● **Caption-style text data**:
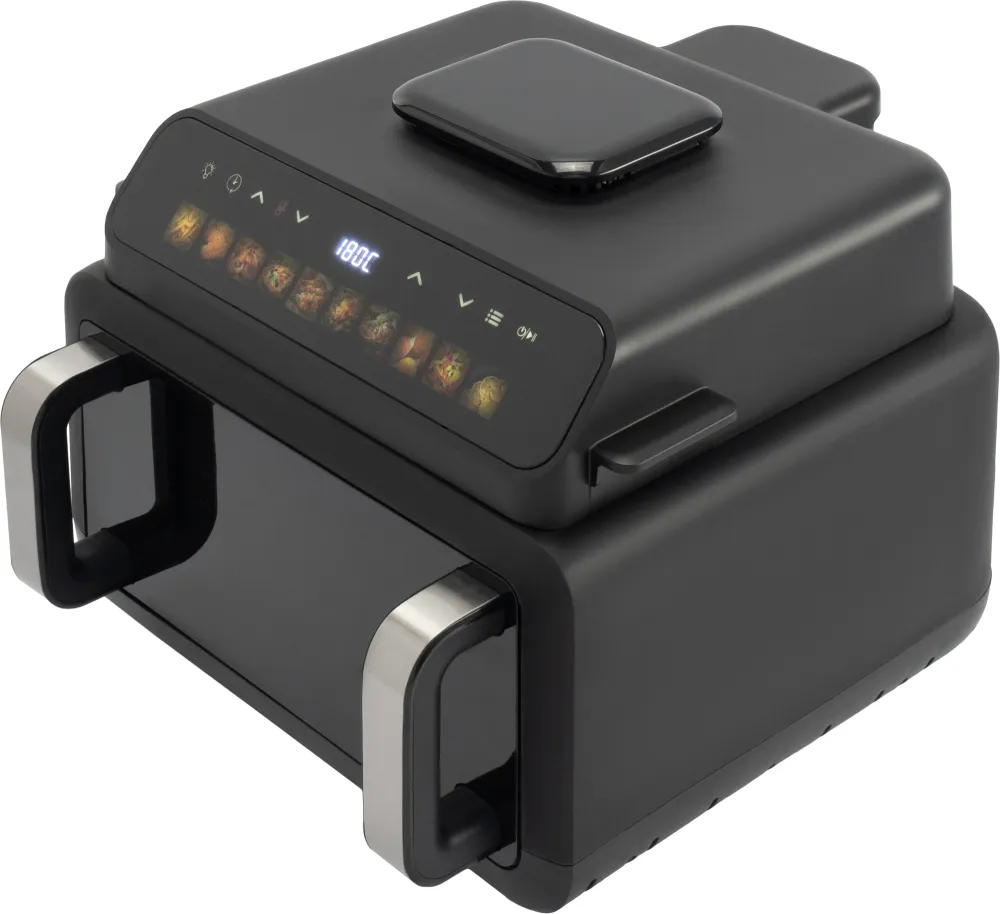 Аэрогриль Vitek VT-AF9001 2100Вт черный/черный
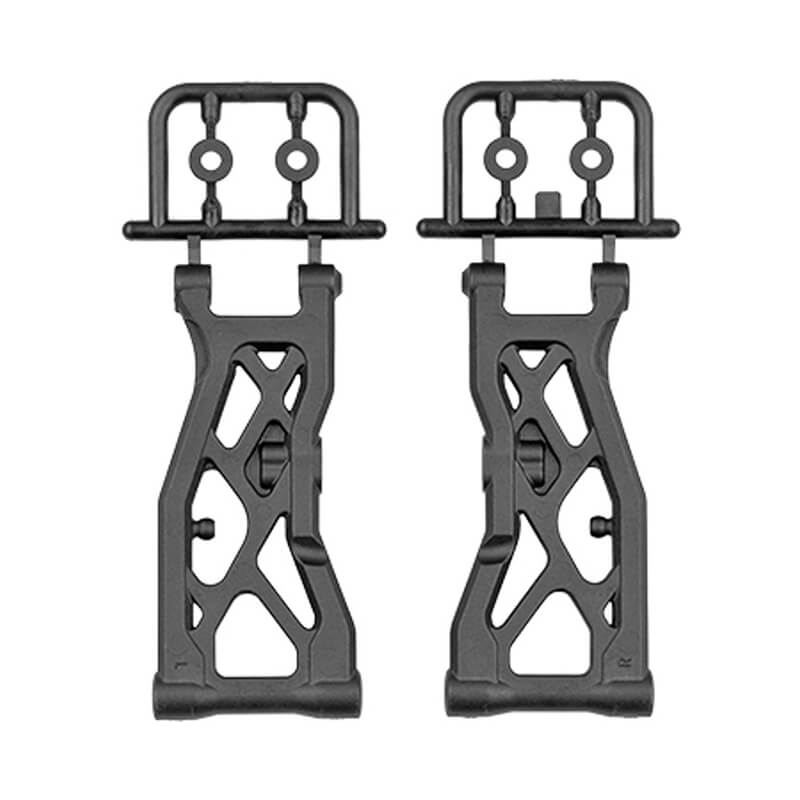Team Associated RC10B84 Front Suspension Arms (AS92514)
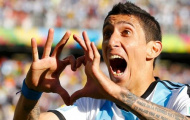 Người hùng Di Maria nói gì sau trận đấu?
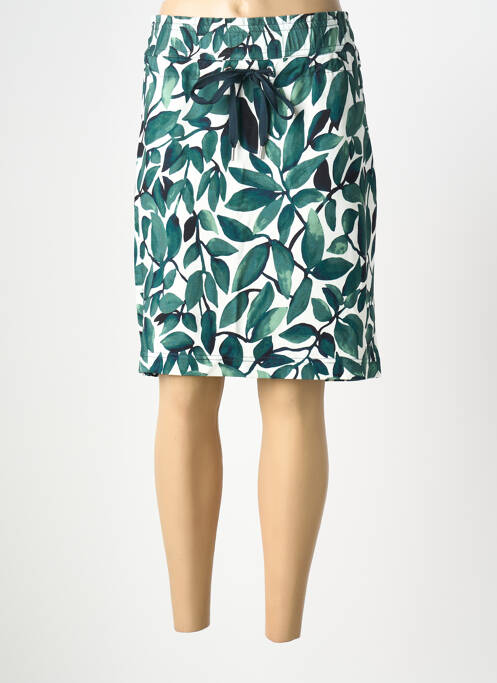 Fustă midi verde STREET ONE femeie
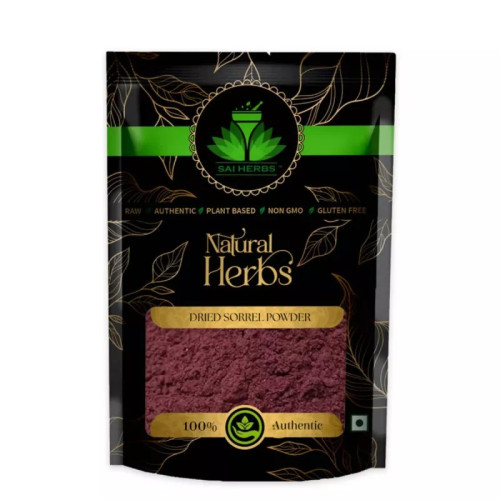 Sai Herbs Dried Sorrel Powder (500g)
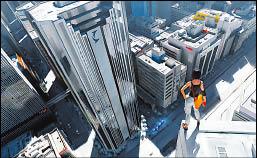 《靚影特務》今年才獲得「最佳原創遊戲」獎項，遊戲知名度高。（畫面提供：美商藝電）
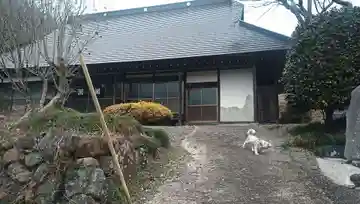 延寿寺の本殿・本堂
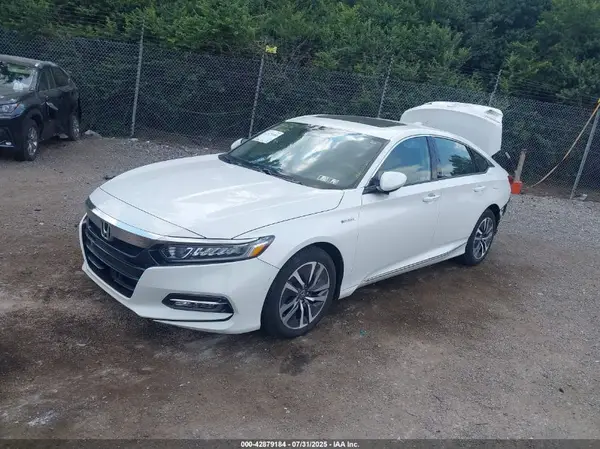 1HGCV3F41LA014287 2020 HONDA ACCORD - Image 2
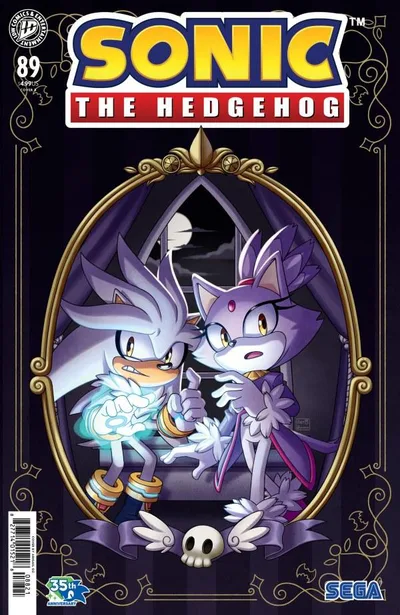 Cover of Cover B Abigail Oz Variant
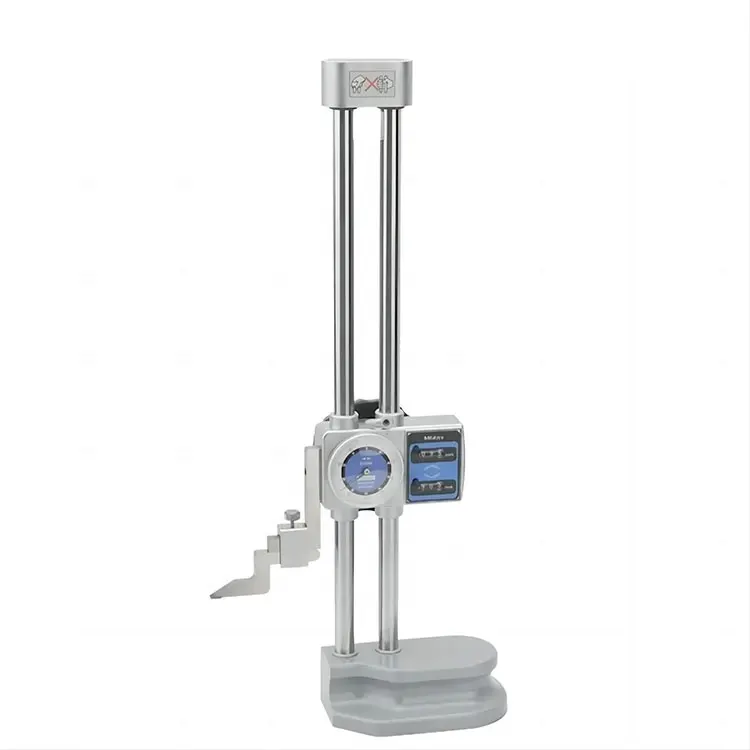 Best Price High Precision Measuring Tools Dial Height Gauge With Digital Counter 192-130 192-131 192-132 High Accuracy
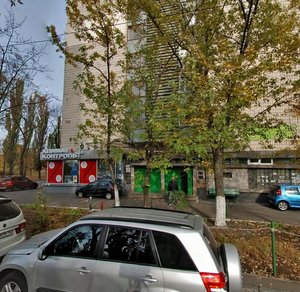 Rusanivskyi Boulevard, 1, Kyiv: photo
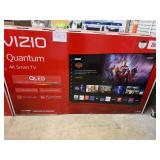 Vizio Quantum 4K smart TV QLED 86in    tested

● **TASK STATEMENT**: Extract every line of text from the records above and reproduce each one character for character, in order. Leave out the pictures.

● **EXERCISE OUTPUT**:
 Аэрогриль Vitek VT-AF9001 2100Вт черный/черный
Team Associated RC10B84 Front Suspension Arms (AS92514)
 Người hùng Di Maria nói gì sau trận đấu?
 Fustă midi verde STREET ONE femeie
 Sai Herbs Dried Sorrel Powder (500g)
 《靚影特務》今年才獲得「最佳原創遊戲」獎項，遊戲知名度高。（畫面提供：美商藝電）
 延寿寺の本殿・本堂
 1HGCV3F41LA014287 2020 HONDA ACCORD - Image 2
 Cover of Cover B Abigail Oz Variant
 Best Price High Precision Measuring Tools Dial Height Gauge With Digital Counter 192-130 192-131 192-132 High Accuracy
 Rusanivskyi Boulevard, 1, Kyiv: photo
 Vizio Quantum 4K smart TV QLED 86in    tested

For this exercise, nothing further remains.